CONSEGNA DI LAVORO 1: Nel brano qui sotto, trasforma in un elenco puntato il paragrafo che comincia con «Si presentò agli elettori», mantenendone i fatti principali.

BRANO DI TESTO:
____________

Zohran Mamdani è il nuovo sindaco di New York. Trentaquattro anni, nato in Uganda da genitori nati in India. Professa la fede islamica e parla fluentemente l’inglese, lo spagnolo, il bengalese, l’arabo e l’urdu: qualità che ha saputo sfruttare per dar vita a forme di propaganda elettorale di straordinario successo, non solo nei social network, ma soprattutto per le strade della metropoli più multietnica del pianeta.

Si presentò agli elettori poco più di un anno fa da outsider, avviando una campagna capillare fondata sul sostegno economico di moltissimi piccoli donatori e di volontari che, in queste ultime settimane, hanno raggiunto il numero di centomila persone. Nella metropoli dei miliardari, ha vinto con un programma schiettamente progressista: trasporti pubblici gratuiti, blocco degli affitti e un vasto piano di costruzione di case popolari, sostegno universale alla maternità e all’infanzia e persino l’apertura di negozi pubblici di alimentari per combattere l’impennata dei prezzi.
Contro l’estabilishment democratico
Lo scorso 24 Giugno aveva vinto le primarie di partito contro il super-candidato dell’estabilishment democratico Andrew Cuomo, il sessantottenne, ex procuratore generale e governatore dello Stato di New York, nonché ministro con Bill Clinton alla Casa Bianca. Un rivale temibile, sostenuto dall’élite cittadina e forte persino dell’appoggio esplicito di Donald Trump. Un sostegno espresso con i soliti toni violenti e ricattatori, che però non è bastato al vecchio navigante della politica newyorkese per vincere la sfida. Al contrario, ha reso ancora più palese la contiguità tra l’autocrate col ciuffo e il sistema di potere che da anni finge di avversarlo.
Sia chiaro: Zohran Mamdani non è affatto un “campione del proletariato”. È figlio di due ex studenti di Harvard: il padre è Mahmood Mamdani, nato in India e cresciuto in Uganda, professore della Columbia University. La madre è Mira Nair, indiana di nascita, celebre e pluripremiata regista, sceneggiatrice e produttrice cinematografica.

____________

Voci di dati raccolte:
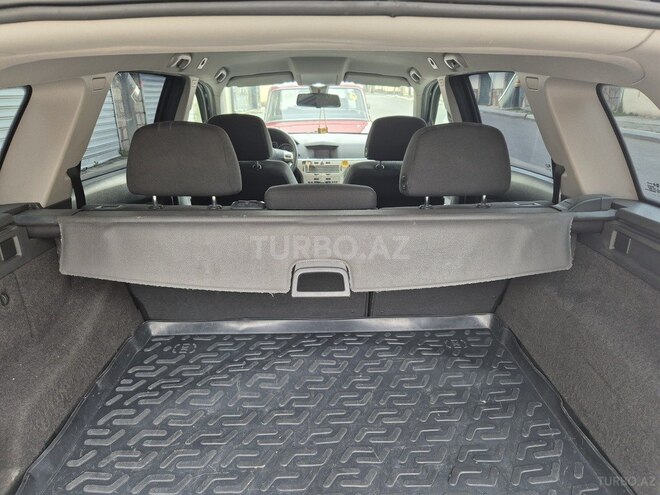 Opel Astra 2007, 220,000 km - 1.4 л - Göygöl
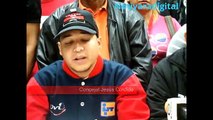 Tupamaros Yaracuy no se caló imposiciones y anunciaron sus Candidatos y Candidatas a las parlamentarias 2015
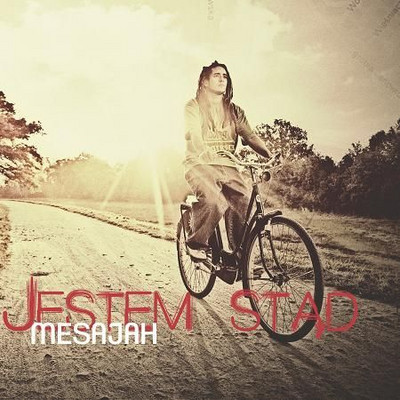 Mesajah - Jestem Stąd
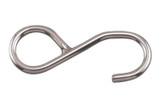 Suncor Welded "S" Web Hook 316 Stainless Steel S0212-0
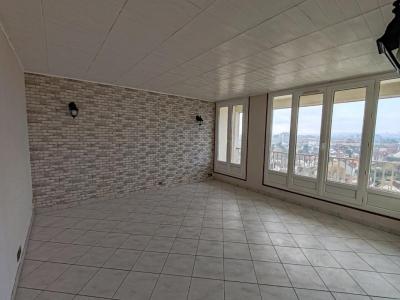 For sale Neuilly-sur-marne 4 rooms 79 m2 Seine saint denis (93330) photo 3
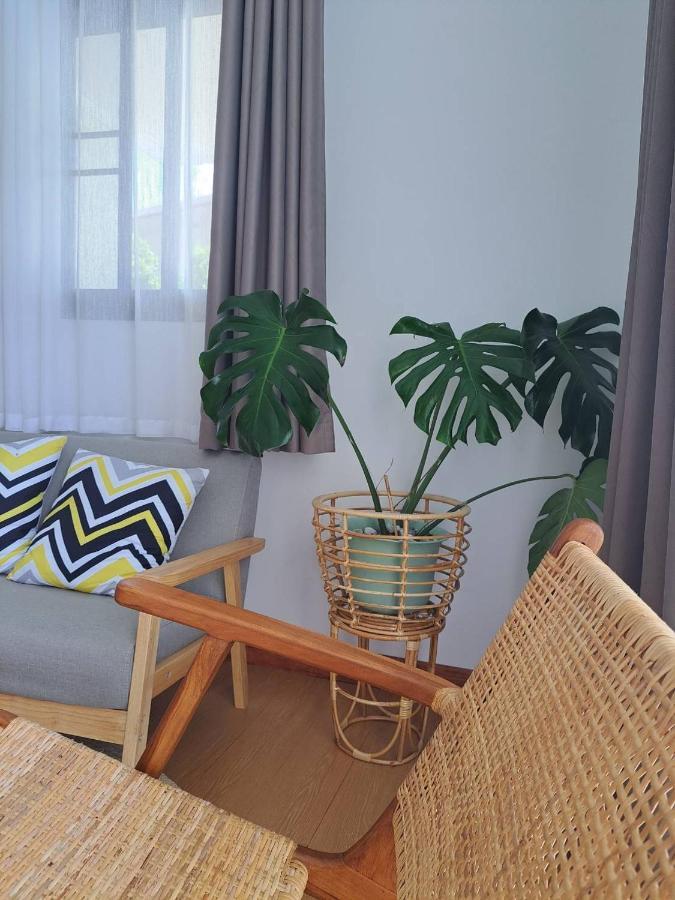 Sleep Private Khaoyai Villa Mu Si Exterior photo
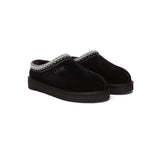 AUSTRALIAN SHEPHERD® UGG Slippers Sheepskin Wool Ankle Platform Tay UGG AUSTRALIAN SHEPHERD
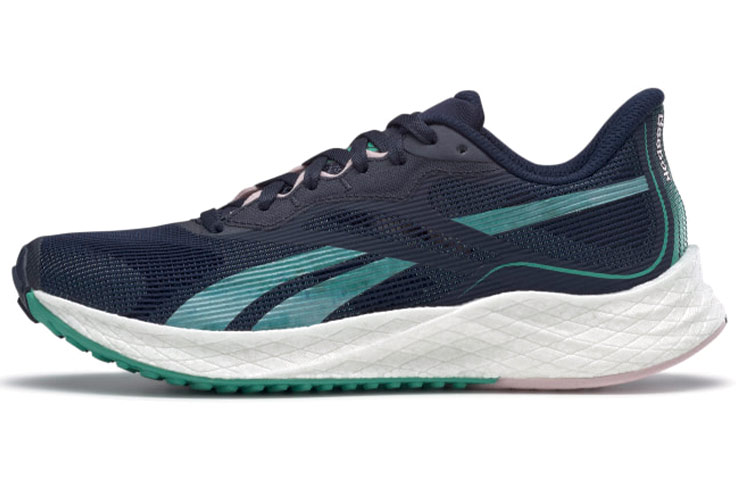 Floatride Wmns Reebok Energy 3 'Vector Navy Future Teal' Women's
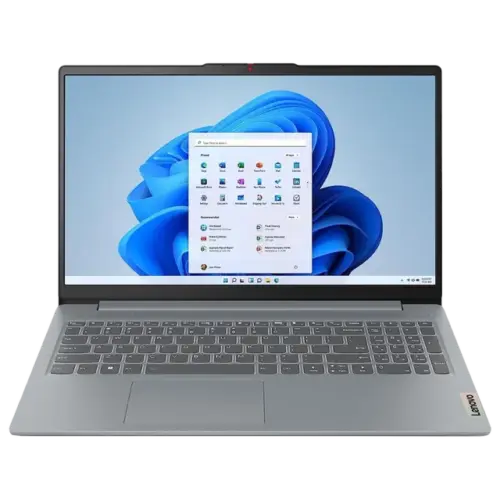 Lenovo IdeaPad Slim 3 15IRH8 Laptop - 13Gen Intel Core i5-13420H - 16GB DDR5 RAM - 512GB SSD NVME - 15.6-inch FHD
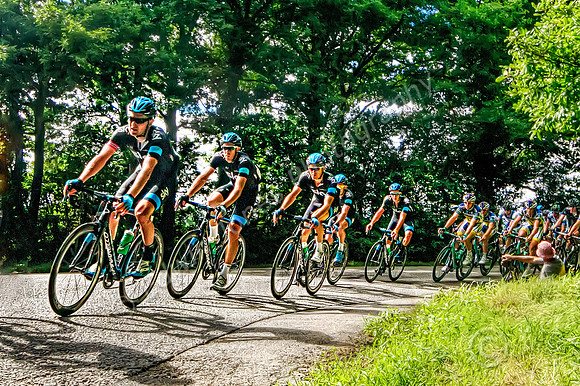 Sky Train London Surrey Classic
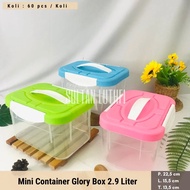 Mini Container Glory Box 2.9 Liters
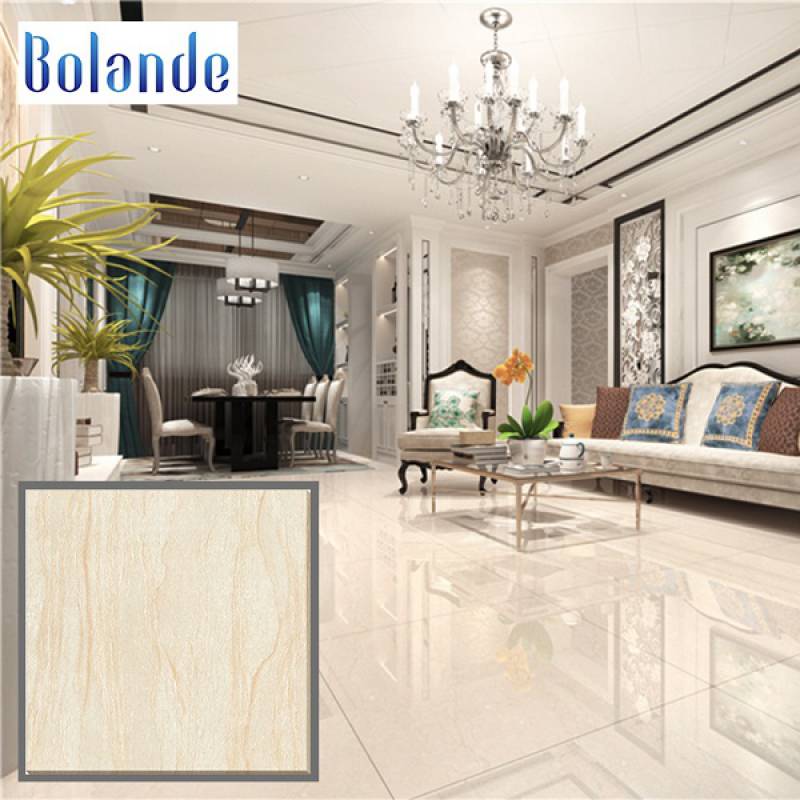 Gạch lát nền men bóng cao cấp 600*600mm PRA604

____________

CONSEGNA DI LAVORO 2: Disponi tutti i record raccolti sopra in una tabella Markdown con le colonne «N.» e «Testo», cioè il numero di riga e la riga stessa, senza le righe vuote. Nella risposta tralascia le immagini.

RISPOSTA SCRITTA 1:
- Poco più di un anno fa Mamdani si è presentato agli elettori da outsider.
- La sua campagna capillare si è basata sul sostegno economico di moltissimi piccoli donatori e su volontari, che nelle ultime settimane sono arrivati a centomila.
- Nella metropoli dei miliardari ha vinto con un programma schiettamente progressista:
  - trasporti pubblici gratuiti;
  - blocco degli affitti;
  - un vasto piano di costruzione di case popolari;
  - sostegno universale alla maternità e all'infanzia;
  - negozi pubblici di alimentari per combattere l'impennata dei prezzi.

RISPOSTA SCRITTA 2:
| N. | Testo |
|---|---|
| 1 |  Opel Astra 2007, 220,000 km - 1.4 л - Göygöl |
| 2 |  Tupamaros Yaracuy no se caló imposiciones y anunciaron sus Candidatos y Candidatas a las parlamentarias 2015 |
| 3 |  Mesajah - Jestem Stąd |
| 4 |  Suncor Welded "S" Web Hook 316 Stainless Steel S0212-0 |
| 5 |  For sale Neuilly-sur-marne 4 rooms 79 m2 Seine saint denis (93330) photo 3 |
| 6 |  Sleep Private Khaoyai Villa Mu Si Exterior photo |
| 7 |  AUSTRALIAN SHEPHERD® UGG Slippers Sheepskin Wool Ankle Platform Tay UGG AUSTRALIAN SHEPHERD |
| 8 |  Floatride Wmns Reebok Energy 3 'Vector Navy Future Teal' Women's |
| 9 |  Lenovo IdeaPad Slim 3 15IRH8 Laptop - 13Gen Intel Core i5-13420H - 16GB DDR5 RAM - 512GB SSD NVME - 15.6-inch FHD |
| 10 |  Sky Train London Surrey Classic |
| 11 |  Mini Container Glory Box 2.9 Liters |
| 12 |  Gạch lát nền men bóng cao cấp 600*600mm PRA604 |